The lodestar for the scholars of Bevilacqua’s Republic was truth, not apologetics.
If there is a shortcoming to this good book it is that Bevilacqua leaves the reader with the impression, surely unintended, that this Republic of Arabic letters arose as if out of thin air, as if it did not owe its existence to previous scholars of other intellectual pursuits. The tradition of scholarly objectivity found in Bevilacqua’s Republic had previously been laid by, for example, the critical reception of Roman Law; the use of philological arguments by Lorenzo Valla in determining that the Donatio Constantini was a forgery; Erasmus’ critical editions of the New Testament in Latin and Greek; and the Hebraists of the sixteenth through eighteenth centuries, who, although Christian, sought an impartial understanding of the Old Testament, the history of ancient Israel, and the rabbinic tradition, including the Mishnah and Talmud. Pococke, it will be remembered, was a protégé of the Hebraist John Selden whose motto, adopted by him in the face of persecution for his pursuit of historical truth, was “liberty above all things.”

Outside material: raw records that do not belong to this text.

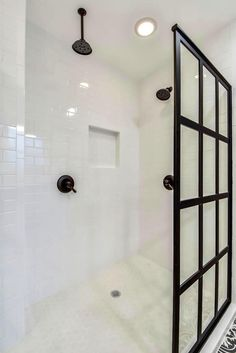 Black And White Bathroom Remodelmelisa Clement Designs In Simple Austin Tx Bathroom Remodeling Inspiration Design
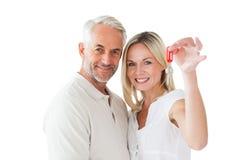 Pares felices que muestran su llave de la nueva casa fotografía de archivo libre de regalías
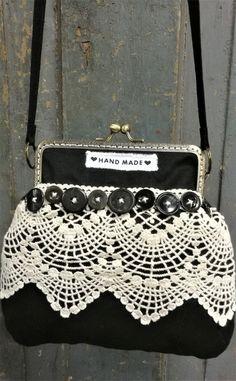 Roseliini: Laukku, kassi#handbags #handmade #sewing Chanel Boy Bag, Kate Spade, Shoulder Bag, Handbags, Sewing, Totes, Dressmaking, Couture, Shoulder Bags
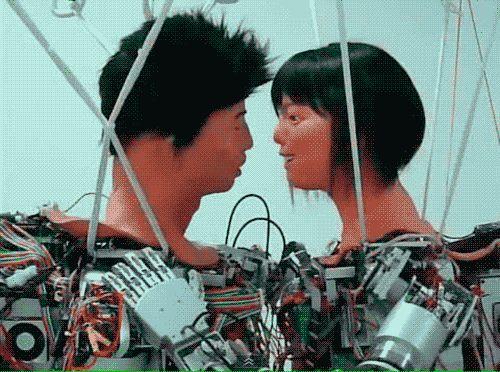 роботы целуются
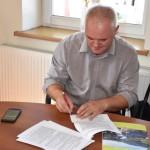 Podpisanie umowy - ul. Główna (3)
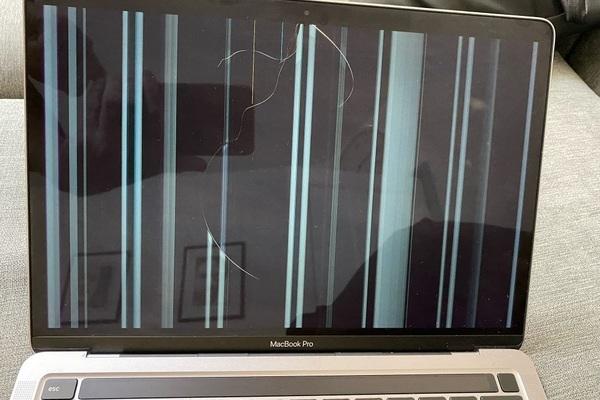 MacBook M1 dính lỗi nứt màn hình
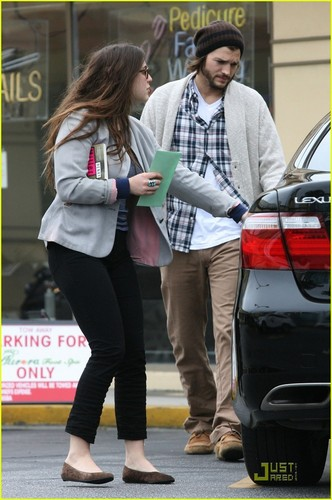Demi Moore & Ashton Kutcher Spend Saturday at the Spa
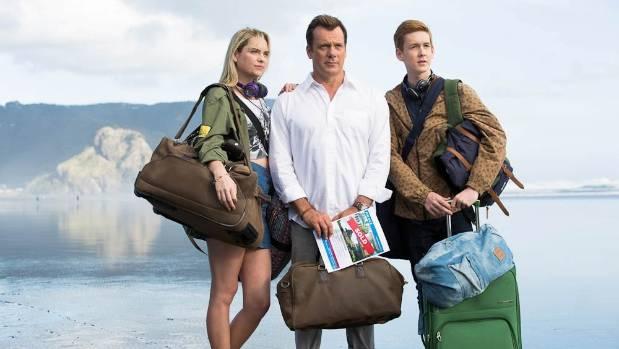 Melina Vidler, Erik Thomson and Benson Jack Anthony play the Turner family in 800 Words.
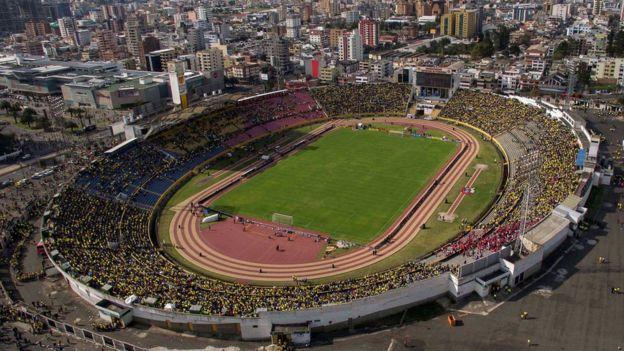 Imagen panorámica del estadio Atahualpa en Quito.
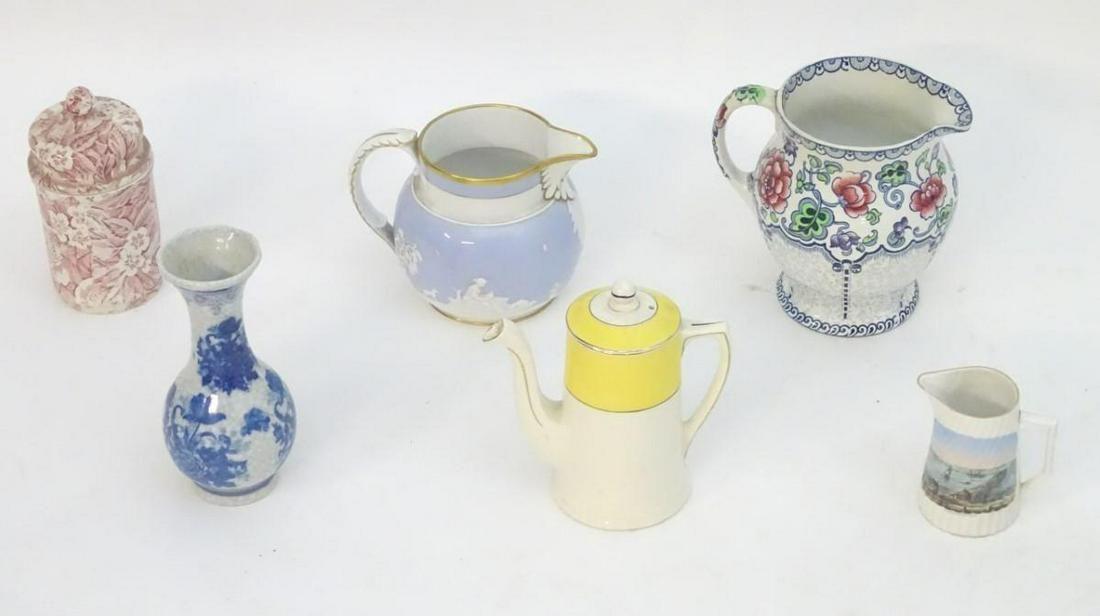 A quantity of assorted ceramics, to include a floral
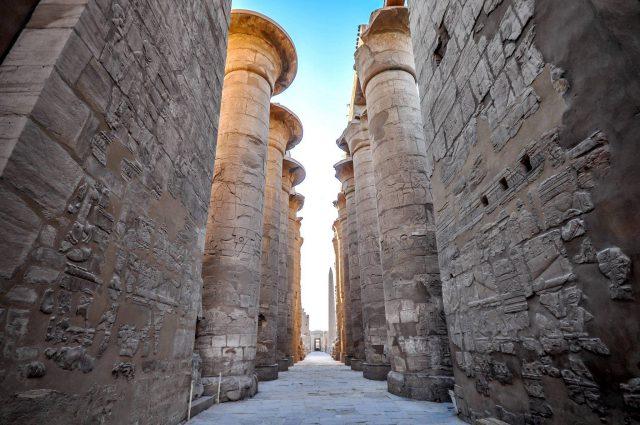 im grossen Hypostyl des Luxor Tempels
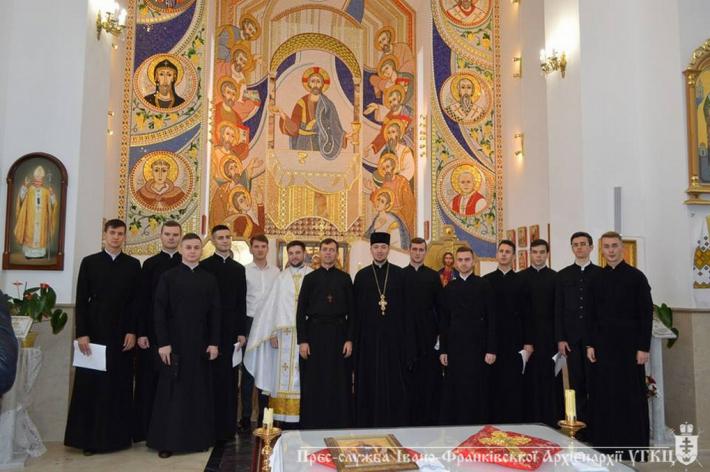 Франківські семінаристи розповіли парафіянам про свій навчальний заклад і священиче покликання
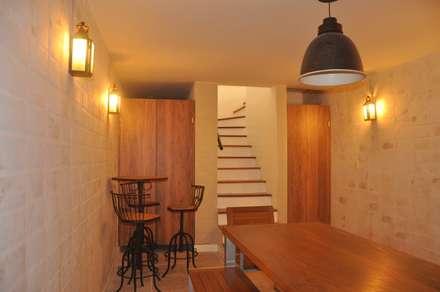 modern Wine cellar by Clô Vieira Design de Interiores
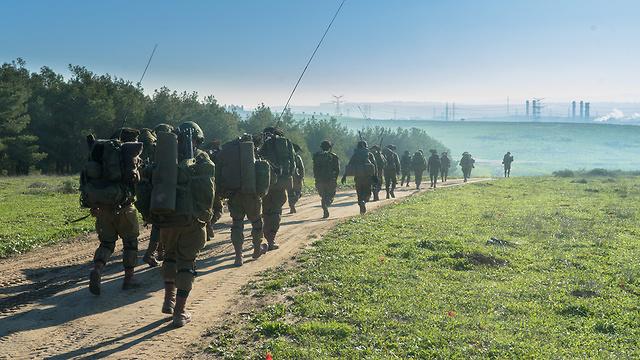"""""""האורות באופק לא יהיו של יישובים ישראליים"""". תרגיל כוח הצנחנים, השבוע (צילום: דובר צה""""ל)"""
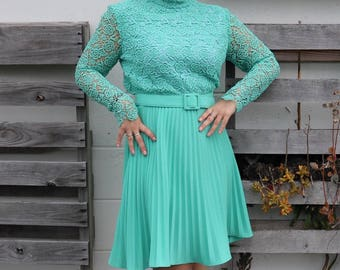 Gorgeous Teal Lacey 1950s Dress
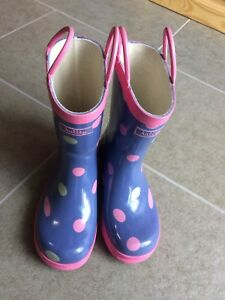 Nearly new Hatley rain boots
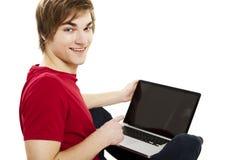 Hombre que trabaja con un ordenador portátil Imagen de archivo libre de regalías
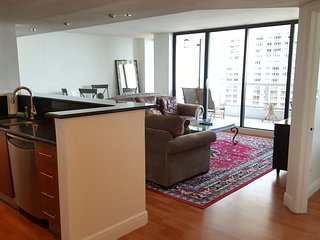 3340 2-bedroom condo with amazing views- FREE PARKING ! NO SECURITY DEPOSIT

What are we justified to expect from intellectuals, and, when they are financially supported by the public, to demand from them? It is not to develop public policy, or to be engaged in politics. They are, of course, free to do so as citizens. But as intellectuals we are right to expect that they deal with facts as they pursue truth. They are not to deceive by propagating half-truths; and they are not to lie. We are in Bevilacqua’s debt that he has given us in The Republic of Arabic Letters an example of intellectuals who largely fulfilled this expectation of what intellectuals should be and what they should do.